→ **RECORD LIST**:
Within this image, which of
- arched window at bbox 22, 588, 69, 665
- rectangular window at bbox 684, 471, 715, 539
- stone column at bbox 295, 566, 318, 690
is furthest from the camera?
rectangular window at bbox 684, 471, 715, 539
...
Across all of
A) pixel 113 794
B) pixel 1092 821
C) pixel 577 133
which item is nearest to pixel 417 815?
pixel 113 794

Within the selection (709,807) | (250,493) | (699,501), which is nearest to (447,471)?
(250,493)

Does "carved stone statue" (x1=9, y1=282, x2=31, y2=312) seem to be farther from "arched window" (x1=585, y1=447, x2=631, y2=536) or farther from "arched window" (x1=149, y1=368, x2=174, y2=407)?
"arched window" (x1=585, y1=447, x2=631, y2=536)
...
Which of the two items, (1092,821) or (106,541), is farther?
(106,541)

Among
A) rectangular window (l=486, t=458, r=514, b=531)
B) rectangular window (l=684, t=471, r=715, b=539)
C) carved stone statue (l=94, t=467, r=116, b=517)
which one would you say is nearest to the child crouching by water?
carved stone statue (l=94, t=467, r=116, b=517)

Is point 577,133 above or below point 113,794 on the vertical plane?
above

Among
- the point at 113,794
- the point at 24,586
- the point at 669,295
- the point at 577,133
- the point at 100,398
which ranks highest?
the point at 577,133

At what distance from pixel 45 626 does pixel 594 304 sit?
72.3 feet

→ **THE PROBLEM**: Pick out each line in the listing above that contains the word "stone" and copy those lines.

→ **FINISHED ANSWER**:
- stone column at bbox 295, 566, 318, 690
Does "carved stone statue" (x1=9, y1=282, x2=31, y2=312) seem to be farther from "arched window" (x1=585, y1=447, x2=631, y2=536) or farther from "arched window" (x1=149, y1=368, x2=174, y2=407)?
C) carved stone statue (l=94, t=467, r=116, b=517)
carved stone statue (l=94, t=467, r=116, b=517)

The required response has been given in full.